CGI and access rights
When your program is run via the CGI mechanism it has, of course, been started up by the WWW server. This, normally, means that the process in question is owned by a special user called nobody. You cannot login as nobody and there is no home directory for this user.
The implication is that all files that you want your program to access should be accessible to the user nobody, this means, in practice, that they should be world accessible. For data files that are read by your program this is unlikely to be a problem as the data is, presumably, publically available anyway. However if you intend to log all queries or otherwise record information gathered via the WWW, it means that all the files in question should be world-writable, this is definitely undesirable. Fortunately the Unix operating system offers a simple solution by making your executable setuid, this means that when it is launched by the WWW server it will be owned by you not nobody.
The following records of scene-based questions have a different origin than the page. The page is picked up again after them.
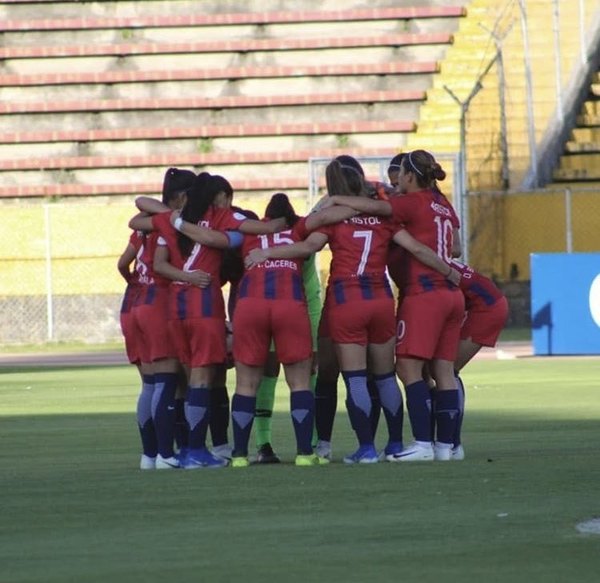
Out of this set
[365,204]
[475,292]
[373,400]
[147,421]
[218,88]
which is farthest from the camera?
[218,88]

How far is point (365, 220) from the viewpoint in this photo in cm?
1040

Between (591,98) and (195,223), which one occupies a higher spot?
(591,98)

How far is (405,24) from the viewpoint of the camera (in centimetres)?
3366

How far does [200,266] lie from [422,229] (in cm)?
132

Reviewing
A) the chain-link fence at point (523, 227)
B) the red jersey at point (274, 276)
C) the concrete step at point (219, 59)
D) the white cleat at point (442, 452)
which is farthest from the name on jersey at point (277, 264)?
the concrete step at point (219, 59)

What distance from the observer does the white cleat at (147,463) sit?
35.0 feet

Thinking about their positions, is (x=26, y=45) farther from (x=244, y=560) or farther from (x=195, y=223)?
(x=244, y=560)

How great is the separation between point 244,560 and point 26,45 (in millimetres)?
28109

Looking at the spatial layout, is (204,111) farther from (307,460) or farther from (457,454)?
(307,460)

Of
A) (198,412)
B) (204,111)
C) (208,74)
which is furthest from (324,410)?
(208,74)

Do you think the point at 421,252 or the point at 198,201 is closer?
the point at 421,252

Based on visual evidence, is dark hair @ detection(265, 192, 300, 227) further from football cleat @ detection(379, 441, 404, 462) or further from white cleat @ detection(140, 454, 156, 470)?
white cleat @ detection(140, 454, 156, 470)

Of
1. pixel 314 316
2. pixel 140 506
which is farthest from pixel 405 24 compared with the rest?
pixel 140 506

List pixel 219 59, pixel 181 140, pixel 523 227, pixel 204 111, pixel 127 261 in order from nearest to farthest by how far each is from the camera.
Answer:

A binary executable can be made setuid using the command with the parameters u+s,go+rx
A further problem arises on some Unix systems when CGI applications are built by compiling programs in C or similar languages. Such applications are usually dynamically linked which means that code from libraries is not linked in to the applications until the applications actually run. This is the normal configuration, however for security reasons a dyanmically linked setuid program will only operate correctly (for users other than the owner) if it only dynamically links to standard libraries (i.e. those in /usr/lib).
There are two ways round this problem, the first is to statically link the application, the second is to launch the application via a wrapper that sets both the real and effective user-id. The wrapper itself must, of course, be setuid.